• QUESTIONS ON THE MATERIAL
• A. Answer these questions from the text on coal and carbon capture:
(i) By how much does the International Energy Agency estimate coal use will grow by 2030?
(ii) Which company did Duke Energy sign a memorandum of agreement with?
(iii) How thick is the solid cap-rock over the storage reservoirs?
• B. From the text on coal and carbon capture, return the passage between "Gregory Boyce, chairman" and "40 per cent.", inclusive.

• EXTRACT
■ ■ ■ ■

Producers focus on CCS

This makes power producers, like NRG, more interested than most about the need for carbon controls. Steve Corneli, NRG’s senior vice president for market and climate policy, puts it this way:

Coal is really an important thing to get right as we address climate change. If we don’t find a way of reducing the carbon, while continuing to use coal, we won’t be successful in preventing climate change.

Gregory Boyce, chairman and chief executive of Peabody Energy, the world’s largest private-sector coal company, points to the cleaning up of other emissions from coal as proof the industry can tackle CO2  emissions, too. During the past four decades emissions such as sulfur dioxide and nitrogen oxides, have been reduced by more than 40 per cent.

Yet, in the time it takes to develop the technology needed to clean the CO2 emitted by coal, emissions will grow with rising demand for the fuel source. The International Energy Agency estimates coal use will grow 61 per cent by 2030. Boyce, therefore, concludes that carbon capture and sequestration is critical.

Duke Energy, a major power producer, has applied for a grant from the US government to fund one of the country’s first demonstrations of carbon capture and storage at a power plant. But it also has gone overseas, signing a memorandum of agreement with China Huaneng Group, that country’s biggest electric utility, to research clean energy solutions.

This move abroad highlights the difficulties power producers are having engaging the US public on the need to find an environmental solution to coal dependency, according to Teri Viswanath, coal analyst at Credit Suisse Research. She notes public resistance to new coal-fired plants has led to cancellations of two-thirds of the 150 planned projects in the US over the past few years, but that has just meant more 50-year-old, heavily polluting plants will remain in production and likely break down, straining electricity supply.  Viswanath says that what concerns her is that the dialogue about coal in the US has stopped.

The public is focused on renewables, but the energy industry believes it also important to increase efficiency and the US’ energy supply with sources such as new nuclear and natural gas supplies, while cleaning up coal. With US energy demand expected to grow 26 per cent from 2007 to 2030, it is often said the US is going to need all the energy it can get.

Storage concerns

Victor Der, principal deputy assistant secretary for Fossil Energy in the Obama Administration, believes the storage issue is the one that needs to be addressed for the long term. He optimistically runs through how it will work. Various technologies exist to capture carbon, and the industry knows how to transport it in pipelines. Partially saline-filled reservoirs are best for storage, as CO2 is almost a liquid when captured. When injected into the reservoir, filled with wet sandstone in saltwater, it will seep into the pore spaces in the formation and over time react with minerals to become solid. These reservoirs are several thousand feet below ground, with an overburden of solid cap-rock 500 to 1,000 feet thick forming a natural seal.

Der confidently notes that there is naturally occurring CO2 underground, and it has been there millions of years. And the US is not along: Australia and several European countries are also doing research, and they share ideas through the Carbon Sequestration Leadership Forum. The oil industry has for years pumped CO2 into the ground to force out oil. But it has not attempted to safely transport carbon in large volumes all over the country and sequester it indefinitely. Analysts say doing so might cause earthquakes or even result in dangerous leakages that require laws to regulate and apportion blame.

■ ■ ■ ■

• INPUT DATA
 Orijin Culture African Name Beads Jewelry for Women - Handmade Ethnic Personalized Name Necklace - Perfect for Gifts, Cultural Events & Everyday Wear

■ ■ ■ ■

• TASK SOLUTIONS
• A.
(i) 61 per cent
(ii) China Huaneng Group
(iii) 500 to 1,000 feet

• B.
Gregory Boyce, chairman and chief executive of Peabody Energy, the world’s largest private-sector coal company, points to the cleaning up of other emissions from coal as proof the industry can tackle CO2  emissions, too. During the past four decades emissions such as sulfur dioxide and nitrogen oxides, have been reduced by more than 40 per cent.